In its August 2, 2024 motion for summary judgment, plaintiff Colt & Joe Trucking LLC (“Colt & Joe”) moved for summary judgment in the U.S. District Court for the District of New Mexico to vacate the Department of Labor’s (“DOL”) 2024 Final Rule (the “2024 Rule”) concerning its revised test to distinguish between employees and independent contractors for classification purposes,[1] claiming that the Rule’s economic realities test is vague, arbitrary, and inappropriately expands the coverage of the Fair Labor Standards Act (“FLSA”) to potentially encompass workers who nonetheless maintain control over their own work and retain the opportunity for profit.[2]  

“Independent Contractors” Tests Under the 2021 and 2024 Rules

Prior to the 2024 Rule,  the DOL’s test (the “2021 Rule”) to distinguish employees from independent contractors placed a heavy emphasis on two of the historical factors typically analyzed when determining employee versus independent contractor status: 1) control over the work performed; and 2) the worker’s opportunity for profit or loss.  In issuing the 2024 Rule, the DOL justified overturning the prior test because it did not comport with judicial precedent discussing the multi-part economic realities test for employer classifications—particularly in its emphasis on only two of the multiple relevant factors for determining employment versus independent contractor status. 

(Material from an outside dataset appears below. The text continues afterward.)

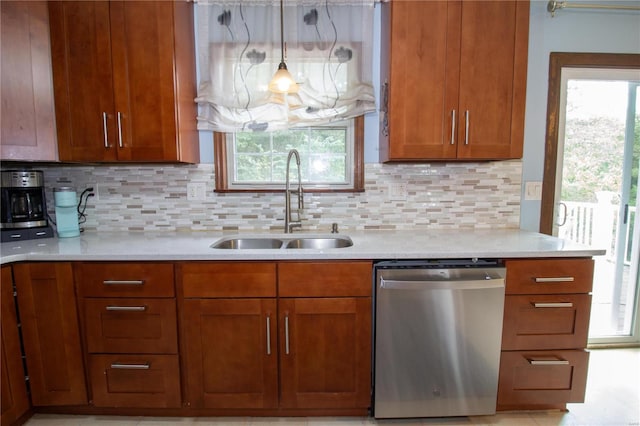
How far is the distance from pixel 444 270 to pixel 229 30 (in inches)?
75.0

Colt & Joe’s Motion for Summary Judgment

In its motion, Colt & Joe challenges the DOL’s reasoning behind the 2024 Rule and argues that prior case law does not suggest the 2021 Rule’s test was an improper framework to guide the decision of whether a worker is an independent contractor or employee.  Colt & Joe likewise argues that the DOL fails to explain how its 2024 Rule provides any clearer standard for employers struggling to make appropriate worker classifications in order to avoid FLSA liability, and ignores the fact that the Rule will result in an overall decrease of opportunities available to those working as independent contractors. 

The main premise for plaintiff’s argument is that the 2021 Rule’s emphasis on control and the opportunity for profit and loss provides employers with a more comprehensible standard than the 2024 Rule’s emphasis on the “totality of the circumstances,” which essentially gives equal weight to the following factors when making worker classifications:

(1) an employee’s opportunity for profit or loss;

(2) the investments made by the employee and employer;

(3) the degree of permanency to the relationship between the worker and potential employer;

(4) the nature and degree of control over the work;

(5) whether the work is an integral part of the employer’s business; and (6) the skill and initiative required of the job.[3]

Colt & Joe contends that, because any of the foregoing factors may be deemed the “most” important in a given situation, employers have no consistent guidance on the distinction between employment and independent contractor status. 

Future Considerations

            Given that Colt & Joe’s challenge is being brought within the Tenth Circuit, the outcome of the District Court’s decision (and, likely, an appeal to the Court of Appeals for the Tenth Circuit) will be of particular importance to Colorado employers struggling with navigating employment classifications—particularly in industries historically dependent on independent contractors.  Small business owners will also likely have a vested interest in the outcome of Colt & Joe’s challenge because the financial impact of employee misclassifications may affect them significantly more. Campbell Litigation, P.C. will continue to monitor legal developments and challenges to the 2024 Rule and remains available to assist employers with employee classification issues and questions.

[1]See https://www.rockymountainemployersblog.com/blog/2024/1/11/department-of-labor-re-adopts-the-economic-reality-test-for-worker-classifications-under-the-fair-labor-standards-act for our previous discussion of the DOL’s Final Rule concerning independent contractor status.

[2] See https://nclalegal.org/wp-content/uploads/2024/08/ECF22_SJ-Motion.pdf for a full copy of the motion for summary judgment.

[3] 89 C.F.R. § 1638-01, 1640 (2024).